Ive come to learn that everyone is different and it just depends on your personality. What I have
mostly learned about this group was that it is hard when society is forcing you to dress or be a
certain way just because you are a boy or girl, but these people sometimes may not understand
that their so many things that maybe going on in the same persons mind. They may be confused
and they dont need society to add any pressure on them because they might already be
struggling with the same fact themselves. I can honestly believe that this experience has taught
be to be more open minded because these people could be my brothers or sisters going through
the same thing.
Continued Cultural Work

The LGBT Community

While doing this activity, I have come to the conclusion that it is not enough just doing
an interview there's more to learn. How would I know how to treat my clients if I didnt know
about them? Within the LGBT community, there's so much to learn other than people being gay
or Lesbian.

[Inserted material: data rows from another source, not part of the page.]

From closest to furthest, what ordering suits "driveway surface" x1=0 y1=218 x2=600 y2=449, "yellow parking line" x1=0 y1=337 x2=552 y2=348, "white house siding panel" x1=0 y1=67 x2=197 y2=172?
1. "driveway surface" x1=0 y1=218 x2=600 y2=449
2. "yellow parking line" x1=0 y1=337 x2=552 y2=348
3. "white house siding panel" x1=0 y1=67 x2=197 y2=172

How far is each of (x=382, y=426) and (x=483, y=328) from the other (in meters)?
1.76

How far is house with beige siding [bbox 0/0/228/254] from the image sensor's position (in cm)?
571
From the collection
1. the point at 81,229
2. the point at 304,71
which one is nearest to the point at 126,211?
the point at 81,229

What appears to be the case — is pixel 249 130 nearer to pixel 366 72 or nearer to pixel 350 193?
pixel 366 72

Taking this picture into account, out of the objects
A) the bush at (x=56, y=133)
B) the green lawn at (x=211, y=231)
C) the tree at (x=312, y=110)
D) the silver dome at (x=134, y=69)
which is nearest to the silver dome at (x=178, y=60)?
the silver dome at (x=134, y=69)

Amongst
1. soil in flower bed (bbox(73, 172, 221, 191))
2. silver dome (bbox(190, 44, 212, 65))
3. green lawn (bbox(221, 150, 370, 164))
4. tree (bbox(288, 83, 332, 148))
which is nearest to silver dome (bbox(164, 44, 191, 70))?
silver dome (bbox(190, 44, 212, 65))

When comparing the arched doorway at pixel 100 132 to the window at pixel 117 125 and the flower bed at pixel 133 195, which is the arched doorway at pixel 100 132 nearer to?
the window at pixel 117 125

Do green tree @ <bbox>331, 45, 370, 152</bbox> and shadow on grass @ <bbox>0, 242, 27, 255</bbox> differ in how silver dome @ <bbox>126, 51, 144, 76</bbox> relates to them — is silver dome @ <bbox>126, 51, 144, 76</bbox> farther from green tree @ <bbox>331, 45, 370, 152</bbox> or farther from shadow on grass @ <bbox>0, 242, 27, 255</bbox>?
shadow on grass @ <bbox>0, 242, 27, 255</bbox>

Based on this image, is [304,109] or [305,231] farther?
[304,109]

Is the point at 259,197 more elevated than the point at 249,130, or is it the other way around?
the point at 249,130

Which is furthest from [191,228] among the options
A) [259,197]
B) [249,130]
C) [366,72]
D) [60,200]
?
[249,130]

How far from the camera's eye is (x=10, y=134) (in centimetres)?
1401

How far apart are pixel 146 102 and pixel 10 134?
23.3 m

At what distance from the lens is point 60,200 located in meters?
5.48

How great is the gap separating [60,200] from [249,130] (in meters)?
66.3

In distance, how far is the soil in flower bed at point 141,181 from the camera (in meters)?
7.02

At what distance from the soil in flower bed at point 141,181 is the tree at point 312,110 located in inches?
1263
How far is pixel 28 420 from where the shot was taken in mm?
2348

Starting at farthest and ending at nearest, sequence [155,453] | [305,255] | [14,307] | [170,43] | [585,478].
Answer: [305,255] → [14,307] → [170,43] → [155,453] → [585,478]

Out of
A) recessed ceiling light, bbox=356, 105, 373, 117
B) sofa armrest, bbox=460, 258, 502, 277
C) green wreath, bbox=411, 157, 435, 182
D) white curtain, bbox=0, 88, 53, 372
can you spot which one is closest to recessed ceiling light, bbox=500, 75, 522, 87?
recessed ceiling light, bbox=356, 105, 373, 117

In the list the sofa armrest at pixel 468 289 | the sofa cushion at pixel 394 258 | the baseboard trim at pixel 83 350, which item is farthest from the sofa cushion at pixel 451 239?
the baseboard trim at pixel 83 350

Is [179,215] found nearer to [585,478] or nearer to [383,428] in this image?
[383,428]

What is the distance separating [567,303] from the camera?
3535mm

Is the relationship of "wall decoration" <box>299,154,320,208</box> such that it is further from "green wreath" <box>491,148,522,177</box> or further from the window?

I know there's more than the LGBT community, but it's more like LGBTQIAAP. I
feel like if one day I come in connect with people who are different from me, in the sense of
sexual identity it will be hard for me to communicate with them because I wouldn't know to act
around them. So I'm hoping to continue my journey of study through putting myself out there. If
I plan to work in a hospital, I know that this is part of the clients that I will be working with, so
it's really in my best interest to explore more about this particular community.

The LGBT Community


Reference
Espelage, D. L., & Swearer, S. M. (2008). Addressing research gaps in the intersection between
homophobia and bullying. School Psychology Review, 37(2), 155-159.
Leaving the Closet. (2007). Atlantic, 299(1), 44.